Kategoriler
Sevdiğim Albümler

A Perfect Circle – Eat The Elephant (2018)

2018 yılının son ayına girmişken, bu yıl beni nelerin etkilediğine dair bir dönüp geriye baktığımda ilk aklıma gelen albüm A Perfect Circle’ın 14 yıl aradan sonra çıkardığı Eat The Elephant oldu. Maynard James Keenan’ın özlem duyduğumuz yaratıcılığına ve sesine kavuştuğumuz albümü ilk dinlediğimde, sayısız kez doyamadan dinleyeceğimi anlamıştım.

Maynard müziksel yaratıcılığını albüm seviyesinde en son hayatının arka bahçesi diyebileceğimiz, daha çok özel hayatından şeyler paylaştığı Tool grubunda konuşturmuştu. Trafik kazası sonucu bitkisel hayata giren ve uzun süre yaşam mücadelesi verdikten sonra ölen annesine adadığı 10,000 Days albümünün ardından emekliye ayrılıp sessizliğe gömülmüştü. Benim kendisiyle tanışmam da bu sessizliğin ilk birkaç yılını doldurduğu zamana denk gelir sanırım. 

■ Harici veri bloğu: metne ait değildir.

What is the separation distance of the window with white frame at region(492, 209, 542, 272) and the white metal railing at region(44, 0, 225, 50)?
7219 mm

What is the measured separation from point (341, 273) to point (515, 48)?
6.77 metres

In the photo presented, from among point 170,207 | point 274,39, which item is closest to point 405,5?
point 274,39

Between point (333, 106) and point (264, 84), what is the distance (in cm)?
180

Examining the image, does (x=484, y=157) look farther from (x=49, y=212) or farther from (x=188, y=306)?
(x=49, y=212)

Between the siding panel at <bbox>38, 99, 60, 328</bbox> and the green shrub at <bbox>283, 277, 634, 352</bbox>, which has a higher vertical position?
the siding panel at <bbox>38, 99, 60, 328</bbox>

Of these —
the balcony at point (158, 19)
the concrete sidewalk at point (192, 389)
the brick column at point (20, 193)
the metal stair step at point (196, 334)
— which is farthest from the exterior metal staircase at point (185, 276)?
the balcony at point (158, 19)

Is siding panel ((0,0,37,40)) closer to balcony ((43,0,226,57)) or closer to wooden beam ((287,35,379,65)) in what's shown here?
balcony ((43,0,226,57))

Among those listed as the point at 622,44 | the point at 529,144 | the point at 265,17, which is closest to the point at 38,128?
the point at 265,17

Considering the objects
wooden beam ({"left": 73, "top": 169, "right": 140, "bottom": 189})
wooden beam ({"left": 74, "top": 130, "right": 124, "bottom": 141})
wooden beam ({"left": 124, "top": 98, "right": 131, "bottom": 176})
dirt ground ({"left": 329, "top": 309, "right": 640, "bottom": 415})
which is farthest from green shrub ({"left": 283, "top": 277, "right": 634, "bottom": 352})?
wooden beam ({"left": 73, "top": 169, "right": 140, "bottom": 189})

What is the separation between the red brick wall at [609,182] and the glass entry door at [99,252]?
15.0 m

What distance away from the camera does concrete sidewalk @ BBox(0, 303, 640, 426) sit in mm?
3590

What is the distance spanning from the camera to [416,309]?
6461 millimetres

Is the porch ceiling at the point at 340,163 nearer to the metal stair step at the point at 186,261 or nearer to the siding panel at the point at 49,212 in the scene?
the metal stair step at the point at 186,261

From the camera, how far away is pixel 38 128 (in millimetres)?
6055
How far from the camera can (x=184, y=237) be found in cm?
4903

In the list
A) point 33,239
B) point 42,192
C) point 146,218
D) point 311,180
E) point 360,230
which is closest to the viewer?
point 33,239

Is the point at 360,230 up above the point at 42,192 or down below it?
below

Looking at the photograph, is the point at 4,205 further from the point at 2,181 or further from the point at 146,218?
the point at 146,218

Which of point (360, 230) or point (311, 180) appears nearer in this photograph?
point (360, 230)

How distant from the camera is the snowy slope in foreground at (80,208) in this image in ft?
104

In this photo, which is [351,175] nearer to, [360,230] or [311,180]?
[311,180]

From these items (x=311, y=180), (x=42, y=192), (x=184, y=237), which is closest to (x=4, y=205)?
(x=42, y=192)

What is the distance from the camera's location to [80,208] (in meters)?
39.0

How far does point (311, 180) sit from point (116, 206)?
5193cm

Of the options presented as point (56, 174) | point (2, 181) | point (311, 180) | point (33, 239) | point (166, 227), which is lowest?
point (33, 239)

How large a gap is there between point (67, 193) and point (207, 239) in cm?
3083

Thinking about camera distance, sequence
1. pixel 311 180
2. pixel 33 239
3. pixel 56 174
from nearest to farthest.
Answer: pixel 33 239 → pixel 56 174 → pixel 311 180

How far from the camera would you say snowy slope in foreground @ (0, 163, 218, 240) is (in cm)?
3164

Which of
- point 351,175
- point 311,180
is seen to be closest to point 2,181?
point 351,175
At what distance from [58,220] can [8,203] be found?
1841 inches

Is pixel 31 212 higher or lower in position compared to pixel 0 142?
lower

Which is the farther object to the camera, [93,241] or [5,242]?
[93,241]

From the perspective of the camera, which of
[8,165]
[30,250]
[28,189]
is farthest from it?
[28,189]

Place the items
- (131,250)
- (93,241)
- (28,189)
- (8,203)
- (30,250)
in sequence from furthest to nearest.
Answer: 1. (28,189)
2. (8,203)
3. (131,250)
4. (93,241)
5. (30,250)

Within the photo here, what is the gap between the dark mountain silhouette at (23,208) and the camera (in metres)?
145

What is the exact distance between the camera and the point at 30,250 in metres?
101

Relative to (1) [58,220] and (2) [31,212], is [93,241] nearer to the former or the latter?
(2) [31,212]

İlk yıllarda Tool’dan bir albüm gelmese de, A Perfect Circle’dan bir albüm beklentimiz vardı ancak Maynard’ın grubun gitaristi Billy Howerdel ile olan anlaşmazlıkları bir süre sonra bu beklentilerimizin de hayal kırıklığına dönüşmesine yol açtı. 2017’de yapımcı Dave Sardy‘den grubun yeniden bir araya geldiğine ve albüm yapmaya başladığına dair gelen haber olmasaydı, bu hayal kırıklıklarımızı gömüp yolumuza devam edecek noktaya gelmiştik. 

Albümle ilk olarak 2017 yılının Ekim ayında yayınlanan The Doomed isimli parça ile tanıştık. Bu tanışmayı Disillusioned, TalkTalk ve So Long, and Thanks for All the Fish parçaları izledi ve nihayet albüm 2018 yılının Nisan ayında yayınlandı. Aslında dört single ile albümün genel temasını ve konseptini anlamış olsak da, albümü bütün olarak dinleyebilmek bambaşka bir deneyim.

Yukarıda Tool grubunun Maynard’ın kişisel alanı olduğunu söylemiştim. Bilmeyenler için A Perfect Circle’ı da onun evrensel konulara yöneldiği ve insanlığa bakışını yansıttığı, diğerinden farklı bir kimliğe büründüğü projesi olarak tanımlayabiliriz. Eat The Elephant albümünün tüm şarkı sözleri Maynard tarafından yazılmış ve tematik olarak modern toplumun dinsel ve politik bazı sorunlarına yöneliyor. Özellikle de insanlığın eksik olan sorumluluk algısına vurgu yapıyor. Hem konusuyla hem müziğiyle grubun ilk iki albümünden oldukça uzakta deneysel bir albüm olmuş.

Eat The Elephant, açık bir şekilde politik olan sözleriyle daha çok son albümleri Emotive’e benziyor. Müzikal anlamda Emotive’den farkı ise piyano ve çeşitli enstrümanlar ile müziğin yumuşatılması olmuş. The Doomed haricinde albümde alıştığımız APC müziği ile birebir eşleştirebileceğimiz bir parça yok. Hatta So Long and Thanks for All the Fish gibi Maynard’ın sesini bilmesek APC demeyeceğimiz bambaşka deneyimler bile var. Ben ise albümün en çok ilk çeyreğini, Eat The Elephant, Disillusioned ve The Contrarian’ı arka arkaya dinlemeyi sevdim. 

Son olarak grup, geçtiğimiz günlerde albümün limited edition versiyonu için kaydettikleri bir cover yayınladı. Albümün adıyla eş anlam taşıyan AC/DC parçası Dog Eat Dog’ı yorumlamışlar. Çok beğendiğim albümün üzerine bunu dinlemek biraz üzücü oldu. Hoş, parçanın orjinalini de beğenmediğim için yorumu sevmemiş olabilirim.